◆ SELECTED TEXT:
....
इस श्लोक का हिंदी अनुवाद पढ़ें
Shloka 7 of 20

ममैवांशो जीवलोके जीवभूतः सनातनः । मनःषष्ठानीन्द्रियाणि प्रकृतिस्थानि कर्षति ॥

Transliteration

mamaivāṁśo jīva-loke jīva-bhūtaḥ sanātanaḥ manaḥ-ṣaṣṭhānīndriyāṇi prakṛti-sthāni karṣati

Word-by-word meaning

मम एव अंशः
an eternal fragment of myself
जीवलोके जीवभूतः
becomes the living being in this world
सनातनः
eternal
मनःषष्ठानि इन्द्रियाणि
the senses with the mind as the sixth
प्रकृतिस्थानि कर्षति
draws to itself, abiding in nature

Meaning

An eternal fragment of my own self becomes the living soul in the world of life, and draws to itself the five senses and the mind, which rest in nature.
....
◆ LIST OF TASKS:
(1) Translate into Spanish this sentence from the Shloka 7 page: "An eternal fragment of my own self becomes the living soul in the world of life, and draws to itself the five senses and the mind, which rest in nature."
(2) Write a continuation of the Shloka 7 page, picking up after its final sentence.

◆ INFORMATION SHOWN:
....
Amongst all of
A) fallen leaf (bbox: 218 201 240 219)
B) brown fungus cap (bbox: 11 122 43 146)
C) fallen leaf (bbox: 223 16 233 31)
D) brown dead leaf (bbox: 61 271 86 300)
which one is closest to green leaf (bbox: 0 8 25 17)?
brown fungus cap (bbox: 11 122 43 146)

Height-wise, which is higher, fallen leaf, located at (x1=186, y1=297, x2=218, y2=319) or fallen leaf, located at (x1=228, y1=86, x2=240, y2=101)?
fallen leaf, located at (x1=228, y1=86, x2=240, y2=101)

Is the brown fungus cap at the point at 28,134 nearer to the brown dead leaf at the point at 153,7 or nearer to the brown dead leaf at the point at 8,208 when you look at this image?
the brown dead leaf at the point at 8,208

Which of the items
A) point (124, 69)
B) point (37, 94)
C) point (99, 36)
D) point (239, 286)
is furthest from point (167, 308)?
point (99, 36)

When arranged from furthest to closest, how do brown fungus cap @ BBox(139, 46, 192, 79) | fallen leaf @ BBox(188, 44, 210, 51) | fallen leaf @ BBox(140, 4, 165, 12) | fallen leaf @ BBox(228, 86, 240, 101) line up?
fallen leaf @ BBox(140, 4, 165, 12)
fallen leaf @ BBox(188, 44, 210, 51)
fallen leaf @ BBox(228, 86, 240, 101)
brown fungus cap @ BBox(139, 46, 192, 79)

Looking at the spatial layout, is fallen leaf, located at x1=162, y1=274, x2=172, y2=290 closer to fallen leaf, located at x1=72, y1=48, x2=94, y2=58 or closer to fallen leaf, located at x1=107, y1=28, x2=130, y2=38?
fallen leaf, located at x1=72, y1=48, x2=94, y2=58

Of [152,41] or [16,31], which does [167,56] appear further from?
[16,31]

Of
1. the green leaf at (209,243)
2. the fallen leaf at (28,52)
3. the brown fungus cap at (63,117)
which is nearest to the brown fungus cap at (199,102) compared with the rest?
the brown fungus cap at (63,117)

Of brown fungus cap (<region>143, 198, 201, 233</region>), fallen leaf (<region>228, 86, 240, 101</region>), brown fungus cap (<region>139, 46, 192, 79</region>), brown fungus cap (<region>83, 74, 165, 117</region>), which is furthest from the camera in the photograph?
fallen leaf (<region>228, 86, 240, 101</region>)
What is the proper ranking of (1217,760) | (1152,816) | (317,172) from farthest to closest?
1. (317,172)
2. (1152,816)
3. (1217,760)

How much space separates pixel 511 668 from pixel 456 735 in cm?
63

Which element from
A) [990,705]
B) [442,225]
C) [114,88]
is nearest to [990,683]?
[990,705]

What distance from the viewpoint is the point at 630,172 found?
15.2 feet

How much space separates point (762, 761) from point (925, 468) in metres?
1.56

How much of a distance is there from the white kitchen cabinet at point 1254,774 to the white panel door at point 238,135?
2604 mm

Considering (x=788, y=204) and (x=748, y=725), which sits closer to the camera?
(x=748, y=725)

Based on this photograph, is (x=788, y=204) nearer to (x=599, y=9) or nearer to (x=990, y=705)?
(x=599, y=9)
....
◆ FINAL RESULTS:
(1) Un fragmento eterno de mi propio ser se convierte en el alma viviente en el mundo de la vida, y atrae hacia sí los cinco sentidos y la mente, que residen en la naturaleza.

(2)
Commentary

After describing the vast cosmic 'tree' of existence and his own transcendence in the earlier verses of Chapter 15, Krishna turns to the most personal question of all: what is the individual living being, the jiva, and how is it related to God? His answer is breathtakingly intimate — 'mamaivamsho... sanatanah': the jiva is an eternal fragment, a portion, of My own Self. The word 'amsha' (fragment/part) and 'sanatanah' (eternal) together resolve a deep tension. The soul is not separate from the Divine like a manufactured object from its maker, nor is it simply identical and swallowed up; it is a part — distinct yet of the very same nature, like a spark from a fire or a ray from the sun. This is the foundation of the bhakti vision: real relationship requires both connection (the spark is fire) and distinction (the spark is not the whole fire). The second line is sober realism: this eternal fragment, on entering the world, 'draws to itself' the five senses and the mind (the sixth), which abide in material nature (prakriti). In other words, the radiant soul takes on the apparatus of body-mind and, identifying with it, forgets its own divine origin. The whole spiritual journey, then, is remembering: the spark recalling that it belongs to the fire. The verse thus grounds two great truths at once — the inherent dignity and divinity of every being, and the explanation of why we nonetheless feel bound, restless and incomplete.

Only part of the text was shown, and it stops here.